Hmm. You'd have to wonder whether the knowledge that the power is in Speaker Martin's hands would prevent anything at all. Still, the House got him, the House will keep him. He'd have to be caught, like Speaker Sir John Trevor in 1695, taking money to ease a Bill through the House to lose his job. And even the Speaker's enemies wouldn't accuse him of that order of dishonesty.

Michael Martin: a biography

Born: Michael John Martin, 3 July 1945, in Anderston, Glasgow.

Parents: Michael and Mary Martin.

Family: Married Mary McLay in 1966; one son, Paul Martin (member of Scottish Parliament) and one daughter, Mary.

Education: St Patrick's Boys School Glasgow (which he left without any qualifications); passed Italian O-level at the age of 42.

Jobs: Sheet metal worker; AUEW shop steward, Rolls-Royce 1970-74; trade union organiser, 1976-79.

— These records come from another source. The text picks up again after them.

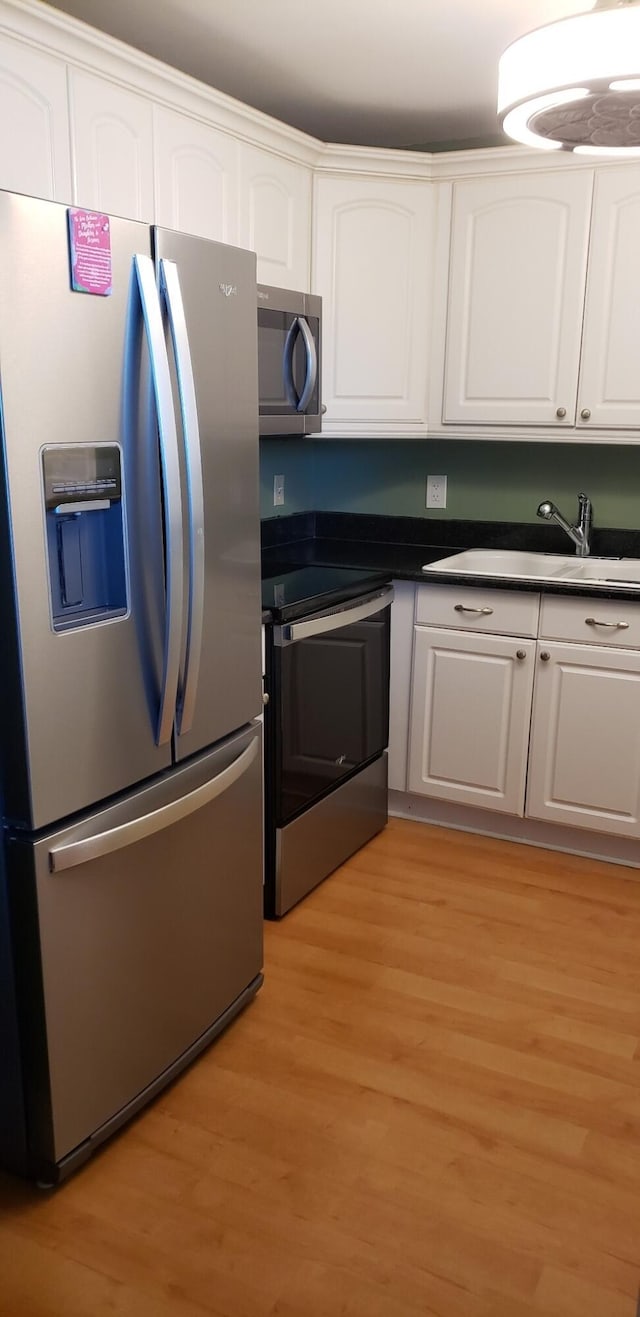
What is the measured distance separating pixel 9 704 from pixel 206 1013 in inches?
37.6

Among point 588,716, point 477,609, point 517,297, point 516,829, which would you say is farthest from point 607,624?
point 517,297

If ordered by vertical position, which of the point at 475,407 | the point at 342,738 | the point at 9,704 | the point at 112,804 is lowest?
the point at 342,738

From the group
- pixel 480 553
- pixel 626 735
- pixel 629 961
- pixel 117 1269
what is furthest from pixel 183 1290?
pixel 480 553

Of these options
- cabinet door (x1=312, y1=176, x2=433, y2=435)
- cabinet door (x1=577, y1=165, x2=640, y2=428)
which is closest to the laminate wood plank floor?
cabinet door (x1=577, y1=165, x2=640, y2=428)

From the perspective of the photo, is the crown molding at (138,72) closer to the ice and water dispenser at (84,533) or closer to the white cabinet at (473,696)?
the ice and water dispenser at (84,533)

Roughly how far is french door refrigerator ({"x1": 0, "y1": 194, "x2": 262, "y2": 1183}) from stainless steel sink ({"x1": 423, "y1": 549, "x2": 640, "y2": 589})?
1267 mm

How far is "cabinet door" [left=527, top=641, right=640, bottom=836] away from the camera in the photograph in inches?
115

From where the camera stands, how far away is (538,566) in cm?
342

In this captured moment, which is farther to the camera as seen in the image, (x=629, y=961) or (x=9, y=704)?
(x=629, y=961)

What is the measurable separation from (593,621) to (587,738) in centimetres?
37

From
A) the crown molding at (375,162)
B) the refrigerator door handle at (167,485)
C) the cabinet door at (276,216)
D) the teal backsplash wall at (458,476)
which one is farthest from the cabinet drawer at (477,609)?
the refrigerator door handle at (167,485)

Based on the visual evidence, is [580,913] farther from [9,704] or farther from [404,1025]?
[9,704]

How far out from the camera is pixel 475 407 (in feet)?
10.7

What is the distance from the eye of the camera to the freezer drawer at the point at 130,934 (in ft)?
5.43
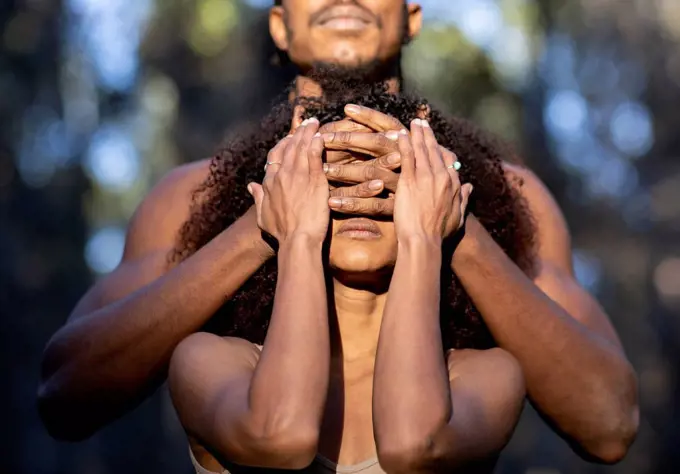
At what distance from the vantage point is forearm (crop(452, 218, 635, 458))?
9.39ft

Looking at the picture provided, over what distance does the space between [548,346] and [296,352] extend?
2.35ft

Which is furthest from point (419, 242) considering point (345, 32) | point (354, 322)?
point (345, 32)

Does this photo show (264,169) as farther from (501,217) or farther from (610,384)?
(610,384)

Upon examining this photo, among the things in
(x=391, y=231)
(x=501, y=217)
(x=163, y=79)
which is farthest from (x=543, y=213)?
(x=163, y=79)

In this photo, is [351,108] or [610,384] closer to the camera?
[351,108]

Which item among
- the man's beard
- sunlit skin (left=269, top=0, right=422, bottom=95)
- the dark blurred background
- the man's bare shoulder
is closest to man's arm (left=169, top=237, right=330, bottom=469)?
the man's beard

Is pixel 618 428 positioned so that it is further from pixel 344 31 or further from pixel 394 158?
pixel 344 31

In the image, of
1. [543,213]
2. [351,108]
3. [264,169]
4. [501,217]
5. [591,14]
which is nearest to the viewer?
[351,108]

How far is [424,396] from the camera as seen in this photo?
252cm

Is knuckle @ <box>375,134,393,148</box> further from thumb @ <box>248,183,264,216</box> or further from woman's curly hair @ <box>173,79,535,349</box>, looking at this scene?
thumb @ <box>248,183,264,216</box>

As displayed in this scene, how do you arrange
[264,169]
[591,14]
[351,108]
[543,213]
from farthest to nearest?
[591,14], [543,213], [264,169], [351,108]

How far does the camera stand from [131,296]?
3.10m

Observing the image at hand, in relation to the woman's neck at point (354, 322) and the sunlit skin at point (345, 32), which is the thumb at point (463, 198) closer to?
the woman's neck at point (354, 322)

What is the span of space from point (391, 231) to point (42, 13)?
24.0 feet
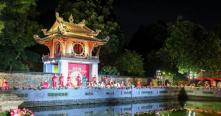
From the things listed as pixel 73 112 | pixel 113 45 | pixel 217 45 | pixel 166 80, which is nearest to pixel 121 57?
pixel 113 45

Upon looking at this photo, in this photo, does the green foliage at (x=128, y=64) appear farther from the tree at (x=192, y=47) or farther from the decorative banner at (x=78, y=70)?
the decorative banner at (x=78, y=70)

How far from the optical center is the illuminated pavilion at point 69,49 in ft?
127

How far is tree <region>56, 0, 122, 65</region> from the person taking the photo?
48.8 m

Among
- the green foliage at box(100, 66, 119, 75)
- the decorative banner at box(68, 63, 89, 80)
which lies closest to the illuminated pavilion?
the decorative banner at box(68, 63, 89, 80)

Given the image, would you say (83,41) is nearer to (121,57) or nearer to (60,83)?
(60,83)

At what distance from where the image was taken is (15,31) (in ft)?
114

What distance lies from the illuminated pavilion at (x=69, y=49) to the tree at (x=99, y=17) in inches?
279

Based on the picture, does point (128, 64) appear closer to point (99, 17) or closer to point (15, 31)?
point (99, 17)

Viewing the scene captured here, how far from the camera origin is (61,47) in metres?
39.1

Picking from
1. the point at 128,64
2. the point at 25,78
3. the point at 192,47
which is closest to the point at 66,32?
the point at 25,78

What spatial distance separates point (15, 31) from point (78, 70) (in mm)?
8097

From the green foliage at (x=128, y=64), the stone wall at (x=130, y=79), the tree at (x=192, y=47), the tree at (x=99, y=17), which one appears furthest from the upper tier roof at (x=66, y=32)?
the tree at (x=192, y=47)

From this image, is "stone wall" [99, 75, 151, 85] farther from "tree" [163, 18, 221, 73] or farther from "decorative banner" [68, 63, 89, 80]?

Political career: councillor on Glasgow Corporation and Glasgow District Council; MP for Glasgow Springburn since 1979; parliamentary private secretary to Denis Healey 1981-83; member of the Select Committee for Trade and Industry 1983-86; Speaker's Panel of Chairmen 1987-2000; First Deputy Chairman of Ways and Means and deputy Speaker 1997-2000; became 187th Speaker of the House of Commons in 2000.

Salary: £114,543 per annum.

Nicknames: "Gorbals Mick", "The guy in the tights", The richest man in Springburn", "Metal Micky", "The boiler-suited and booted one".

Hobbies: Hill-walking, folk music, local history, playing the Highland pipes (member of college of piping).

He says: "A Speaker has a clear duty to every side of this House, especially to the backbenchers, the minority parties and the opposition parties."

"There's no shame in having an accent. The same people who criticised me for having one would have criticised me for trying to hide it."

They say: "In Michael Martin, the Commons has elected a man who is sure in his own beliefs and has not become a creature of the system" – Conservative MP Derek Conway.